Salt Pork, sure...  but bacon?


----------



## smokerjim (Jul 18, 2019)

did they say anything about using celery salt


----------



## SlickRockStones (Jul 18, 2019)

Lucky’s Market is a newer chain coming into our area that is said to cure,smoke and slice nitrate and nitrite free bacon in store. Should be opening soon in Pt. Charlotte so we shall see.


----------



## smokerjim (Jul 18, 2019)

as far as I know nitrate and nitrite free bacon just means that they weren't added, but using certain plants make it naturally. like celery salt, celery juice. I could be wrong about this will be interesting to see


----------



## dr k (Jul 18, 2019)

Oof! That's why we evolved to nitrite. No nitrate allowed in store bought bacon anymore. Salting and sugaring was/is a good preserving technique that is time consuming because you rinse and reapply. Salt's hygroscopic effect of dtawing up liquid reduces water activity, keeping bacteria's inability to grow and sugar makes food less salty and feeds lactobacillus a probiotic to take over and drop the PH to make the outside more acidic, inhibiting microbe growth. This appears to be a technique that curing eliminates. Um, don't do it. Nitrite inhibits pork fat from turning rancid because it's less satured than beef's chunky, cakey dryer texture and pork's wet slimy fat texture will turn rancid very quickly which is 50% on why we cure pork. Then curing pork inhibiits botulism a common foodbourne pathogen to pork because botulism metabolizes from the iron in myoglobin and that's why cured food is pink because myglobin's iron hasn't oxidized. Don't do it untill you learn the technique. Then don't do it.


----------



## smokensweet (Jul 18, 2019)

smokerjim said:


> did they say anything about using celery salt


No celery salt. Just sea salt and sugar. I was shocked because everything i have read says the same, and yes oldtimers saying its not bacon. But this wasnt some hobbyist operation, 1000’s of lbs a week and sitting at room temp for 10 days with another ten days in cold smoking. Obviously it works but im just kinda affected i guess.


----------



## smokensweet (Jul 18, 2019)

dr k said:


> Oof! That's why we evolved to nitrite. No nitrate allowed in store bought bacon anymore. Salting and sugaring was/is a good preserving technique that is time consuming because you rinse and reapply. Salt's hygroscopic effect of dtawing up liquid reduces water activity, keeping bacteria's inability to grow and sugar makes food less salty and feeds lactobacillus a probiotic to take over and drop the PH to make the outside more acidic, inhibiting microbe growth. This appears to be a technique that curing eliminates. Um, don't do it. Nitrite inhibits pork fat from turning rancid because it's less satured than beef's chunky, cakey dryer texture and pork's wet slimy fat texture will turn rancid very quickly which is 50% on why we cure pork. Then curing pork inhibiits botulism a common foodbourne pathogen to pork because botulism metabolizes from the iron in myoglobin and that's why cured food is pink because myglobin's iron hasn't oxidized. Don't do it untill you learn the technique. Then don't do it.

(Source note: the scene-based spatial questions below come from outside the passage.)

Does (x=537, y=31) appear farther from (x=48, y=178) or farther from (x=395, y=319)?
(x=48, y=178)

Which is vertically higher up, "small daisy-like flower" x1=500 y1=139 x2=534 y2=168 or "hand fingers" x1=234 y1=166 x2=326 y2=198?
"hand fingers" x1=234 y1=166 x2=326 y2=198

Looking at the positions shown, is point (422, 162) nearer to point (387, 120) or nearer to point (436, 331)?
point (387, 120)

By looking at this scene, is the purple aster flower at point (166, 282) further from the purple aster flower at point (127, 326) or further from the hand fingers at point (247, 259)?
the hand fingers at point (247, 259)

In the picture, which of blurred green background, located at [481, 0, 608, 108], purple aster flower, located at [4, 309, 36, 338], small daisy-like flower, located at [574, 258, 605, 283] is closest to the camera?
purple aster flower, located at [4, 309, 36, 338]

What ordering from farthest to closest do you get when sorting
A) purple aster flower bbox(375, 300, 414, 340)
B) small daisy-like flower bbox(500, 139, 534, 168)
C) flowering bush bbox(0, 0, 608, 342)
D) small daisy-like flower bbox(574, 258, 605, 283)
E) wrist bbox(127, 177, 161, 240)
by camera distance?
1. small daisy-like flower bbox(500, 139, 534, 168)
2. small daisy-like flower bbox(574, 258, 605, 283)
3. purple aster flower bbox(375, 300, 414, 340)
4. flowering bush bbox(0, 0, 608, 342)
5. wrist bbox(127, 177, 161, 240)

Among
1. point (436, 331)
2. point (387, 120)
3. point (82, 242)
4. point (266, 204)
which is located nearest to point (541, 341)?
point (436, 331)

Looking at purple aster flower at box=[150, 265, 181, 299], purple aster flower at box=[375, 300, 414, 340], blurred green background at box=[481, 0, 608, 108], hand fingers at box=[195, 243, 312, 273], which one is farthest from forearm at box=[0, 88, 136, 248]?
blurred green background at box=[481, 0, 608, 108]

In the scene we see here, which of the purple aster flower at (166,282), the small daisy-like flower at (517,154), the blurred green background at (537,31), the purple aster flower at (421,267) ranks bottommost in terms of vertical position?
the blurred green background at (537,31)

Thats why im posting i guess, im not new to curing and have cured thousands of pounds of it over the years.  I know the effects of curing salt and not using it as well as substitutes. But this feature showed them and they detailed how long it sat with the salt and sugar rub as well as hanging at room temp and cold smoking.  I guess thats how it was done before curing salts existed and if they could make safe bacon before refrigeration existed we should be able to now. 
    Im hoping someone else saw the feature as well and remembers the name of the company so i can directly reach out to them.  My biggest concern is yes, botulism and parasites.  Cold smoking and no curing salt i dont see how they address those, but it was a large scale commercial operation... so im sure its been inspected and approved as safe.


----------



## Fueling Around (Jul 18, 2019)

Up until the smoking part it reads as you're describing the old school Italian prosciutto.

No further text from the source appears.